放送での「バカ」の使い方、機転の利かし方…小倉智昭さんは“先生”のような存在だった
中継から局に戻ると、夜になるのに小倉さんがスタッフルームで待っていた。
「城下クン、ごめんよ。ちょっとした冗談だったんで、笑ってりゃよかったんだよ。真面目に捉え過ぎだ」
こう言って笑いながら帰っていった。
待つといえば、今から7年前もそうだった。僕が本を出版した時、ちょうどフジテレビの仕事があったので「とくダネ!」の生放送中にマネジャーに「小倉さんのことを書いた部分がありますので」と言って本を手渡した。
僕が仕事を終えて戻ってみると、小倉さんは生放送終了から3時間以上も経っているのに待っていてくれて、声をかけてくれた。
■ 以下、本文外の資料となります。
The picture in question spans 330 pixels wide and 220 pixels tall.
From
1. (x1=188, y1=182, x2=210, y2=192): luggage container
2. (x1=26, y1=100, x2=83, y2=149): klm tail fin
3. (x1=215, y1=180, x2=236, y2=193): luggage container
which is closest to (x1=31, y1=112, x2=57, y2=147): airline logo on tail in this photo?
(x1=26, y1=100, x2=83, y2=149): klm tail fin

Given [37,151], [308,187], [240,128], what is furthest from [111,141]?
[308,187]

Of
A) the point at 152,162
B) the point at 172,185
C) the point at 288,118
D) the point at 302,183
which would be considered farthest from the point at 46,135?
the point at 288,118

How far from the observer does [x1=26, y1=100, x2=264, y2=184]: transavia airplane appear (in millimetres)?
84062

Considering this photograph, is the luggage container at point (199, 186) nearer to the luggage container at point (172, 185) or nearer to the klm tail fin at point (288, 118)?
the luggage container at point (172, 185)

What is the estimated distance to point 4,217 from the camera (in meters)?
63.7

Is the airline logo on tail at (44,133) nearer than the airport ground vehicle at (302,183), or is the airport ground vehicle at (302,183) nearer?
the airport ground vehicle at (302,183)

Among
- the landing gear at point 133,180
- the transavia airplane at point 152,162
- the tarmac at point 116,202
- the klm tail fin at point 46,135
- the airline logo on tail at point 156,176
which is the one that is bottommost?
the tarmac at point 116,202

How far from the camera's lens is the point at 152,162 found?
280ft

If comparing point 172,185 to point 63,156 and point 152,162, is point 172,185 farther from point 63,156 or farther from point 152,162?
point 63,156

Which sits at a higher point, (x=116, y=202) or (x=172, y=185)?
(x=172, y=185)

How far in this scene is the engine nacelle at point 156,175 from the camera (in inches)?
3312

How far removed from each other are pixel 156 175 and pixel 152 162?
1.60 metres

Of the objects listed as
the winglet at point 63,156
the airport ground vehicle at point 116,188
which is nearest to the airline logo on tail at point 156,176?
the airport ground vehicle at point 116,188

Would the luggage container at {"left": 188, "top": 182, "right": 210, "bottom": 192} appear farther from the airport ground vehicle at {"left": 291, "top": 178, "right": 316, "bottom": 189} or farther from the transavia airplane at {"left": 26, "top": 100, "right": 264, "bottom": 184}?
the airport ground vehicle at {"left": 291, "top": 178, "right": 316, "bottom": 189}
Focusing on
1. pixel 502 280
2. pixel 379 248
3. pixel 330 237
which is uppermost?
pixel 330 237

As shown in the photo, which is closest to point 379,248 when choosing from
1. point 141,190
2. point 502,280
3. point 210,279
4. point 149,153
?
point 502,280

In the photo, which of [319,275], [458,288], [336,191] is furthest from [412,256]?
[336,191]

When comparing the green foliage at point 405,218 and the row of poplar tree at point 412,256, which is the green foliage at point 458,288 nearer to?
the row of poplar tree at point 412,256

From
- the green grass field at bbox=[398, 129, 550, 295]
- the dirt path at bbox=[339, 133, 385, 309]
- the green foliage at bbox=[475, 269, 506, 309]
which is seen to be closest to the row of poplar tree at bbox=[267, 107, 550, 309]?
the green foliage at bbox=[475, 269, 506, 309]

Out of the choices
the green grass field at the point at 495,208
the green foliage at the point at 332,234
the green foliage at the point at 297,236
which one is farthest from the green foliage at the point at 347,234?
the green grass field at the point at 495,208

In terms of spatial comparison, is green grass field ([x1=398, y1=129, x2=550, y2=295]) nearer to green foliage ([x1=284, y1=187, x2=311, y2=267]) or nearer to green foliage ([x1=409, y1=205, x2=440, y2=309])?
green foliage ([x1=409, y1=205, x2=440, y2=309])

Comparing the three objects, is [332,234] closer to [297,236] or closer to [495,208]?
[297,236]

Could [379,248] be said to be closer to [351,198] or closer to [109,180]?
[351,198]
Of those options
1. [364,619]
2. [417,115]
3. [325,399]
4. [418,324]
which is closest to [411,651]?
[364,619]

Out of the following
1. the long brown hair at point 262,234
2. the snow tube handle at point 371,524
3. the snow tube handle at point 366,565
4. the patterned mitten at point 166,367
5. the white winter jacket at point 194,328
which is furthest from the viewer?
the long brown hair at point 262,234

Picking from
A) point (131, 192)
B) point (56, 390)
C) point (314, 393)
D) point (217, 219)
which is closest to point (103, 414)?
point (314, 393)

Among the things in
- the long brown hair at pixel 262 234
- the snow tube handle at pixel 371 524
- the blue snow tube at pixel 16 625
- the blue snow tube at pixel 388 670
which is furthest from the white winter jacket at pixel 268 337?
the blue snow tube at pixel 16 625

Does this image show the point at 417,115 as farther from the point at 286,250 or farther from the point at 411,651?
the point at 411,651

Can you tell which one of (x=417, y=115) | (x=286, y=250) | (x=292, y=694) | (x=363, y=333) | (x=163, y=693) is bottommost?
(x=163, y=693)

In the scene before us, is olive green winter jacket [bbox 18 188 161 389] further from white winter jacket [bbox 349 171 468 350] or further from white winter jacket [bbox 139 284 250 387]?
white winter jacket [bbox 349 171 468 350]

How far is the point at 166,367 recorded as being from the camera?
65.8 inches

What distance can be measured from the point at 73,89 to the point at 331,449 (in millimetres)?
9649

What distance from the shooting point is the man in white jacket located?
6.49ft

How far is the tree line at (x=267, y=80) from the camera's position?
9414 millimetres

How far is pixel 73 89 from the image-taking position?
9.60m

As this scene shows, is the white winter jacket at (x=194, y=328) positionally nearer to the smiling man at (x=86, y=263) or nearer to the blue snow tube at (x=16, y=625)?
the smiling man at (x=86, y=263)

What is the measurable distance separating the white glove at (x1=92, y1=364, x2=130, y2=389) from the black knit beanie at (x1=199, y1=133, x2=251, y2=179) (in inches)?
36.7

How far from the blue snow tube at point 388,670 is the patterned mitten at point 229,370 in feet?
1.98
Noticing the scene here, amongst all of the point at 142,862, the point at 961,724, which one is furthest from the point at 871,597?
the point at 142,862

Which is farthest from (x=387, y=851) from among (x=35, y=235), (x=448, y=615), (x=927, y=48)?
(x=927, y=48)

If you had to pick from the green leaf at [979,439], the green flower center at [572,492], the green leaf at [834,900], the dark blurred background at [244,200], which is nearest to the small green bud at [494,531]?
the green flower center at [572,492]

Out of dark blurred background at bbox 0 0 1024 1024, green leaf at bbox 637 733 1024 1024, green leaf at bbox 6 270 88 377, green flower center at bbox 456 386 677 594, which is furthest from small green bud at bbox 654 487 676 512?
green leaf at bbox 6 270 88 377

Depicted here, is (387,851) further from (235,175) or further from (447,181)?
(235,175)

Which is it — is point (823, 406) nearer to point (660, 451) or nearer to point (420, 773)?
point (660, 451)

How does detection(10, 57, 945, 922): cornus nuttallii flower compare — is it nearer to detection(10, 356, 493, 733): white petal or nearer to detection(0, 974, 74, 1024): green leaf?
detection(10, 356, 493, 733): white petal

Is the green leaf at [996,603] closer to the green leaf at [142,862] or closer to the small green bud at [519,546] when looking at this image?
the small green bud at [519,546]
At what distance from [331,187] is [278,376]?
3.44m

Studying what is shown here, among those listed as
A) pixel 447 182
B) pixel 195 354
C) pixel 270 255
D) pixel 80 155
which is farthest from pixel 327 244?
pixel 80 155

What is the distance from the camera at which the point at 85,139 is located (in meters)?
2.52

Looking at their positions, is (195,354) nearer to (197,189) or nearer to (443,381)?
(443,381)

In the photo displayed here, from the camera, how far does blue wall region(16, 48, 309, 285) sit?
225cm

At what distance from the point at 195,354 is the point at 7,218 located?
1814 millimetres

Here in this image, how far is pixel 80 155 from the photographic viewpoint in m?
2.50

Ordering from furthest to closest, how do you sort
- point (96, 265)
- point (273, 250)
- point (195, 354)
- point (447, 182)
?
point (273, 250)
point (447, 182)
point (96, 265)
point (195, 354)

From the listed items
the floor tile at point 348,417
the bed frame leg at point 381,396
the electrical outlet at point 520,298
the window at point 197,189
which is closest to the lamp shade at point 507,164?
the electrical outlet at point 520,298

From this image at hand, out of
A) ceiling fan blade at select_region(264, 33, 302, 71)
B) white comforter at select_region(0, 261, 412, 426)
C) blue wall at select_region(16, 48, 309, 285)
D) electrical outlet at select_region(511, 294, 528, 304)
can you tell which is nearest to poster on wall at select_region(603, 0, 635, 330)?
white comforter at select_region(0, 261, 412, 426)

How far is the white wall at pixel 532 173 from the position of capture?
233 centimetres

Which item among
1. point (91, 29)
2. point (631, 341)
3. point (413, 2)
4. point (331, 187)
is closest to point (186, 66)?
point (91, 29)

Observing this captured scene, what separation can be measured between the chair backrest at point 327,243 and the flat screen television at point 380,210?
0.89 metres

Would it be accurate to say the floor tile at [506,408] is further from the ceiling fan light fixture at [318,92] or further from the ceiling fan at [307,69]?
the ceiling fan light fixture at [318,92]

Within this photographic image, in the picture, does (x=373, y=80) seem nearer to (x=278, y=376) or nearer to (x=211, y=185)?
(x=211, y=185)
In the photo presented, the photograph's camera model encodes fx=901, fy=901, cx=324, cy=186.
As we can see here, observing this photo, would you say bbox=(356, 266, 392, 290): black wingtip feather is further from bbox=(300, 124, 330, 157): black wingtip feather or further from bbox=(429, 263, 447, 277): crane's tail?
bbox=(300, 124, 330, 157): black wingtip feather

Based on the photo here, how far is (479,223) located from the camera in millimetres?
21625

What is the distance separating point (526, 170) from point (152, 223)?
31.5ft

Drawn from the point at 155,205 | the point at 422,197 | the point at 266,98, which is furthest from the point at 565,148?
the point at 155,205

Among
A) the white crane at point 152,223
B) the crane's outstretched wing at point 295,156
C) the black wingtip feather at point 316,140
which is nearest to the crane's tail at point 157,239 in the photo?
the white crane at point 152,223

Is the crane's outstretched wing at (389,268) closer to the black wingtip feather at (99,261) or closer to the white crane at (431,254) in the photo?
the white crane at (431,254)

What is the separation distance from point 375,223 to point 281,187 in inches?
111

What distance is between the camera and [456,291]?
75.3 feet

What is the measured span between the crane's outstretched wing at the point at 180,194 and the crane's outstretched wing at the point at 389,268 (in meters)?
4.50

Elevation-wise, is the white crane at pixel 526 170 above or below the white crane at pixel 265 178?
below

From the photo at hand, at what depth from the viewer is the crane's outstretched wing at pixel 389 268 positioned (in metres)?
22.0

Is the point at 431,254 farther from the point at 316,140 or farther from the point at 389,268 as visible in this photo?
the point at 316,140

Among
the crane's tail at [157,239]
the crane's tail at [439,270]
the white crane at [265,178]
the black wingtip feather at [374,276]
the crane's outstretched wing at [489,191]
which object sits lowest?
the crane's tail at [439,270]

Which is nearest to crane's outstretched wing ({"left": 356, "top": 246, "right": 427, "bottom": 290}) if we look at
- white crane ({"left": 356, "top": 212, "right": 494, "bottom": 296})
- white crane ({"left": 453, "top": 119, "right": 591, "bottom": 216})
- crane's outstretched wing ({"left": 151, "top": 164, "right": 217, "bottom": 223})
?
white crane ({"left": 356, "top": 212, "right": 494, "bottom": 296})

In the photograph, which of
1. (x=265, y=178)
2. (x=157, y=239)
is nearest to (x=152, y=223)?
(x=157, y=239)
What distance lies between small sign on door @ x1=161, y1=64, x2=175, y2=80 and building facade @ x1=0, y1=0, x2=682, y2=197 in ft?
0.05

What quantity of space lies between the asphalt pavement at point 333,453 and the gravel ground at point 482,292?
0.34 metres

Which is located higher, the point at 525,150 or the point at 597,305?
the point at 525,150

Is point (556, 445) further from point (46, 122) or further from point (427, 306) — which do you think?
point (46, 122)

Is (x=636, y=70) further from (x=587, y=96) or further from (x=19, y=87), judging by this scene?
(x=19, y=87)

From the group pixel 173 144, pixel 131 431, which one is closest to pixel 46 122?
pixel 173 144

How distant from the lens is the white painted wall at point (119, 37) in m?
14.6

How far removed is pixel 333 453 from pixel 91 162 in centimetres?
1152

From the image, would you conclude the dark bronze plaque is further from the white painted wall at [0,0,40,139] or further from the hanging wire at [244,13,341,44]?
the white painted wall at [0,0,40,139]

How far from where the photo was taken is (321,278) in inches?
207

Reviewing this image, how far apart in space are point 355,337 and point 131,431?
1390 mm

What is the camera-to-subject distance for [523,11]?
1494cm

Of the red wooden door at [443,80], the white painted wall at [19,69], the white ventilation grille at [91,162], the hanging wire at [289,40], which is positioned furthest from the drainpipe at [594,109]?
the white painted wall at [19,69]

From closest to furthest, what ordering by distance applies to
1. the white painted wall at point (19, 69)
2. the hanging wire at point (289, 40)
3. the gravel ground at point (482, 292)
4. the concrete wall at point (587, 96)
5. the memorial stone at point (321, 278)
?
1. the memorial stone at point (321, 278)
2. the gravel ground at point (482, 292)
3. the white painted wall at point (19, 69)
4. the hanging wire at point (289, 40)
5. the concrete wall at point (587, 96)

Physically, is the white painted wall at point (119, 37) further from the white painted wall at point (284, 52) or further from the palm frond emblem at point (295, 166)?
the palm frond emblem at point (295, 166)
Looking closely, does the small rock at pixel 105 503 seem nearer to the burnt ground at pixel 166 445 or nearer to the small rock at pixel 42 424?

そして若い頃の僕にさまざまなことを教えてくれた。放送では「バカ」という言葉は使えないが、誰もがダメだと思える人物には「バカもバカ、大バカヤローだ」と言えば通用するのだという。
また、出演者の卒業写真を使う企画で、女性リポーターがうっかり写真を忘れてきたことがあった。すると小倉さんは「若い頃の写真は戦災で焼けたんだろう」と、彼女のミスを笑いに変えてやっていた。そういった「機転の利かし方もあるよ」と教えてくれたのだ。
「小倉のことは嫌いだという人たちが、ある程度いるくらいがちょうどいい。じゃないと目立たない」
そんな強がりも言う小倉さんは僕にとっては“先生”のような存在だった。合掌。